A. Susan Douglas, in her spirited essay on the media, "Where Have You Gone, Roseanne Barr," broadcasts many of the epithets I have been hurling at my television for years now. Here are a few darts that she hurls at media portrayals of women. May they draw blood, and lots of it:
• "Young women in America [are] portrayed as shallow, cat-fighting sex objects obsessed with their appearances and shopping"
• "There has been a resurgence of retrograde dreck clogging our cultural arteries - ‘The Man Show,' Maxim magazine, ‘Girls Gone Wild,' and ‘The Bachelor' - that resurrect stereotypes of girls and women as sex objects obsessed with romantic love and pleasing men"
• The film industry focuses on "'chick flicks' in which the women are desperate to get married"
• Media fare sells the line that "true power comes from getting men to lust after you and other women to envy you...reinforce the notion that a girl's appearance is more important than her achievements or aspirations"
To make her point even more searing, Douglas reviews research showing that these objectified portrayals of women matter, and not in a good way.

B. In "Sharing the Load," Stephanie Coontz describes the independence effect: "When marriage was based on a woman's lack of alternative options rather than on mutual respect or interdependence, then a woman who acquired educational and economic resources was indeed a threat to the stability of marriage." She goes on to conclude: "Now that women have so many more options outside of marriage and men have so much less arbitrary authority within it, [we all need to understand that] today's ‘independence effect' is good for the married and unmarried women and men alike." This is in accord with my main point in these two posts: When living single is a choice, then marriage is a choice, too - and a better one than when it is compulsory.

C. Some of the essays offer us a glimpse of women's lives that is bigger, broader, more meaningful, and more inclusive than in much of the rest of the report. Anna Deavere Smith, in "Goals and Values;" Miriam W. Yeung, in "Lusty;" and Malika Sada Saar, in "Don't Make This Bridge Our Back," all recognize that our interpersonal lives do not stop at the nuclear family's edge.
• Smith hopes for greater "imagination about extending circles of care beyond me and mine."
• Yeung expresses her "deep appreciation for the ways networks of friends come together as chosen family to take care of each other."
• Saar points out that there are "organic networks that ought to be nurtured" and urges us to "turn to each other as women, across the divides of race, ethnicity, and income." Her focus is on co-mothering, but I think a similar call would be a welcome sound to many other women as well.

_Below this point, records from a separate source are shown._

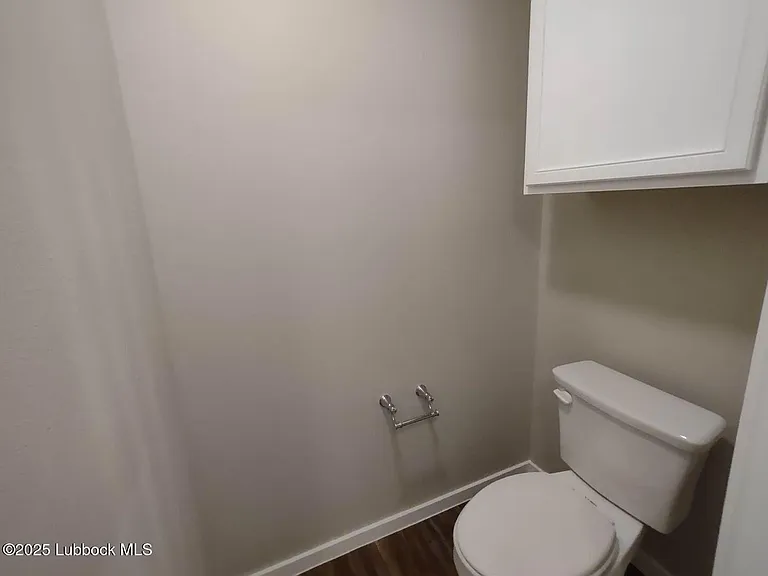 2121 N Jayton Ave #A — Photo 14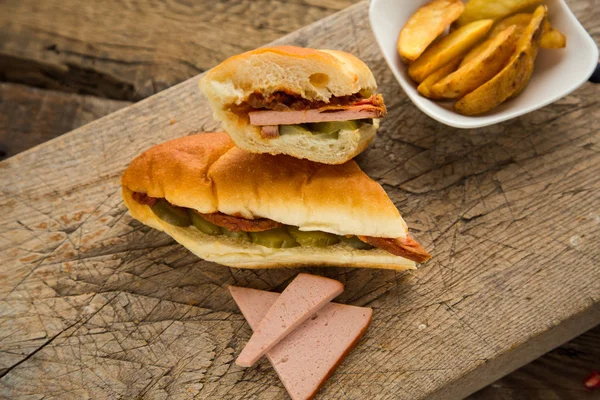Sandwich mit Schinken und Pommes. — Stockfoto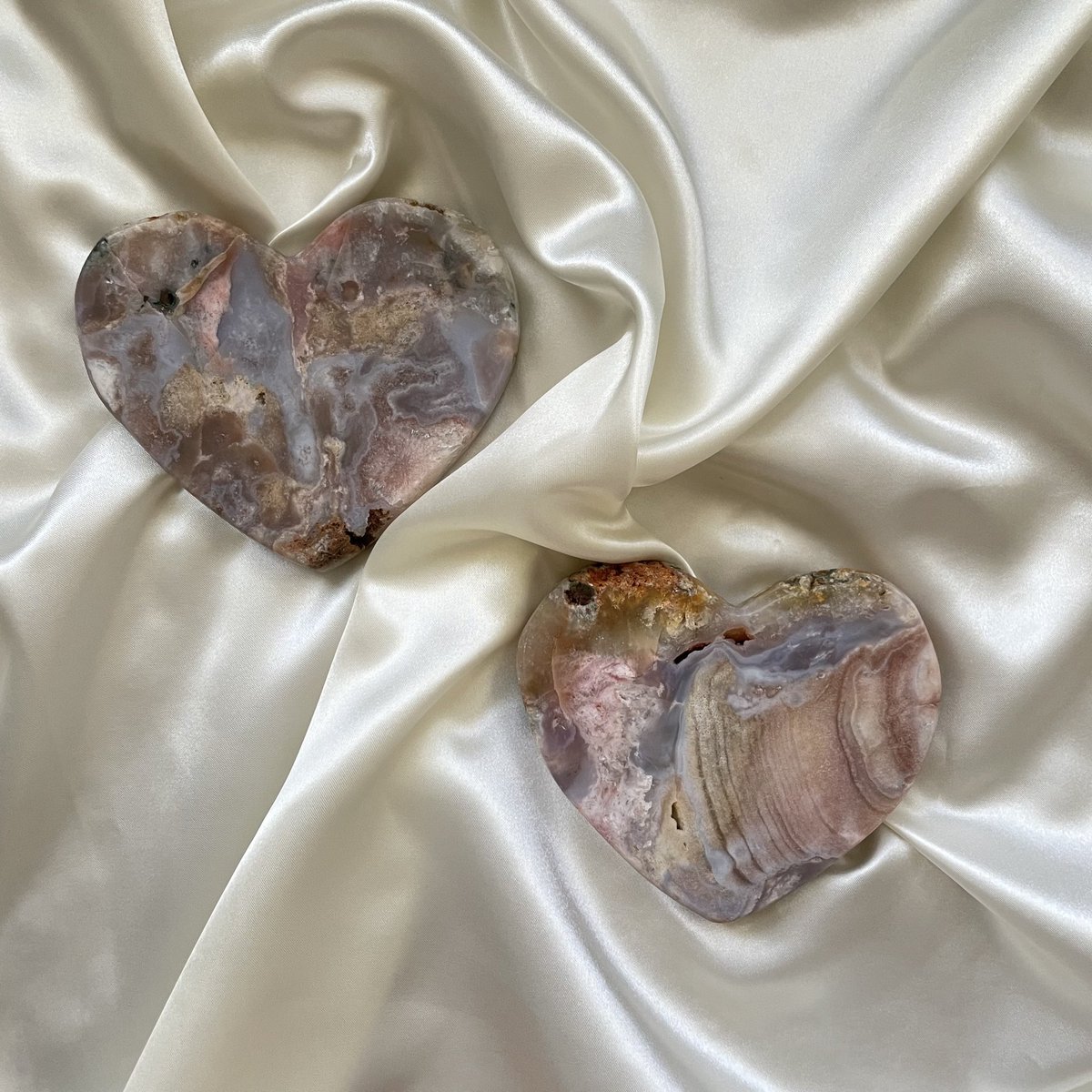 cheekyycrystal's tweet photo. ethically and locally sourced crystals @ https://t.co/JVhKtUugeX

- smokey quartz towers
- black tourmaline towers
- rose quart towers
- purple amethyst clusters
- pink amethyst hearts 
- selenite pillows https://t.co/l8ATuqdoHS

D. On a different theme, Suze Orman, in "Money Matters," takes a shot at intensive parenting and the mommy myth by offering this piece of advice: "Women need to feel great about using their hard-earned money to fund a Roth IRA rather than using the money to buy more things their already cared-for kids don't really need." (Personally, I love to spoil my niece and nephews; still, point taken.)

VI. Final Word

In her review and critique of the Shriver Report at the Women's Media Center, Gloria Steinem proclaimed that "anyone with a stake in increased equality also has a stake in the success of The Shriver Report." I, too, share Steinem's hope that "government and business will have to adjust policies to meet women's needs as parents and workers in order to keep the economy going, and also that more men will get accustomed to women as indispensable co-workers and co-breadwinners, and thus increase their share of the housework and childcare." But really, you're Gloria Steinem. Isn't the goal of honoring the many meaningful ways of leading a life at least as important as getting men to do more dishes and diapers?